J’ai trouvé les vestiges physiques de cette histoire épars et non signalés plutôt que mis en valeur — une position d’artillerie en béton s’effritant, à moitié avalée par la végétation près de l’un des villages en bord de lagon, une section de métal rouillé qu’un habitant m’a dit avoir fait partie d’une structure japonaise de débarquement. Rien n’est signalé. Il n’y a pas de musée. Il faut quelqu’un du village pour vous emmener à ces endroits et vous expliquer ce que vous regardez, ce qui est exactement comment je l’ai vécu, guidé par un homme d’une soixantaine d’années dont le propre père lui avait raconté ces histoires directement plutôt que de les avoir lues quelque part.

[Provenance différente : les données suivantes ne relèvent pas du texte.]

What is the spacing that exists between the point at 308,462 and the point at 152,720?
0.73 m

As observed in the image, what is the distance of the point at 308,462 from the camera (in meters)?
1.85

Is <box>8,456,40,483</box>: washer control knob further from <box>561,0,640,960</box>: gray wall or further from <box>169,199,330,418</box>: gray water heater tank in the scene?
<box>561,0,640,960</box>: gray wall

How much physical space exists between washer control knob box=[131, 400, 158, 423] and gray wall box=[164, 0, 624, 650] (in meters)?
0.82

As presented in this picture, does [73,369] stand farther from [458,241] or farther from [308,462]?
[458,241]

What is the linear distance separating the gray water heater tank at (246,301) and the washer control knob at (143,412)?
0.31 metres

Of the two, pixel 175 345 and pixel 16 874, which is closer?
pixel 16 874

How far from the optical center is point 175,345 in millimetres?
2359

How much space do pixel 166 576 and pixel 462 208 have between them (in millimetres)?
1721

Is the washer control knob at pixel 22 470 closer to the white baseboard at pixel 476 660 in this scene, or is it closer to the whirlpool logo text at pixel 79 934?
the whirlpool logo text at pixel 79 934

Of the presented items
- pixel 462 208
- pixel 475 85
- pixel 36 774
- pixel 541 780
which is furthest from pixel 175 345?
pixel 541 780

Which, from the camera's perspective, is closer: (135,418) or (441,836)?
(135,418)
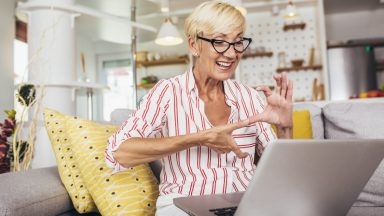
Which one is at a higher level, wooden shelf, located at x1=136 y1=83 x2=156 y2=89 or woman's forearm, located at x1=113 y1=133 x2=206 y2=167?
wooden shelf, located at x1=136 y1=83 x2=156 y2=89

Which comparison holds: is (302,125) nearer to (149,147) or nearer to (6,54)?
(149,147)

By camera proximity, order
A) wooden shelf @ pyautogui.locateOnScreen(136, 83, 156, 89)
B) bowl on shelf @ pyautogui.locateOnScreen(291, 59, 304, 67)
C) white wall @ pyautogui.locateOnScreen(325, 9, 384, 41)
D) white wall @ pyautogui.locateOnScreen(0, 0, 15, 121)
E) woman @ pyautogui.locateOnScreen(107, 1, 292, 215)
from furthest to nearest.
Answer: wooden shelf @ pyautogui.locateOnScreen(136, 83, 156, 89), white wall @ pyautogui.locateOnScreen(325, 9, 384, 41), bowl on shelf @ pyautogui.locateOnScreen(291, 59, 304, 67), white wall @ pyautogui.locateOnScreen(0, 0, 15, 121), woman @ pyautogui.locateOnScreen(107, 1, 292, 215)

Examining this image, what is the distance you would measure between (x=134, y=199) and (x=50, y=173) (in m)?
0.37

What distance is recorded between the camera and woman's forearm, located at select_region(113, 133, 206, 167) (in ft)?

Vestiges d'un bunker en béton envahi de végétation près du rivage du lagon à Makin, végétation poussant à travers les fissures de la structure

Cette histoire mise de côté, Makin est simplement l’un des atolls les plus paisibles que j’aie visités — un lagon important, de bonnes plantations de cocotiers, un rythme encore plus lent que celui que parviennent à avoir la plupart des îles extérieures de Kiribati. J’ai passé une soirée à un petit rassemblement où une femme plus âgée a chanté des chansons dans un style que, disait-elle, sa grand-mère lui avait appris, sans accompagnement, sa voix portant facilement à travers le maneaba ouvert dans l’air calme du soir, et ce fut l’un de ces moments qui n’avaient rien à voir avec l’histoire de la guerre et tout à voir avec la raison pour laquelle je continue de revenir vers ces petites communautés isolées en premier lieu.

Femme chantant des chansons traditionnelles à l'intérieur d'un maneaba ouvert à Makin au crépuscule, villageois assis autour d'elle en train d'écouter

Quand y aller : D’avril à octobre pour un transport inter-îles plus calme. Les vols et bateaux passant par Butaritari sont l’itinéraire le plus fiable ; organisez un guide local à l’avance si l’histoire de la Seconde Guerre mondiale vous intéresse, car rien n’est marqué ni expliqué sur place.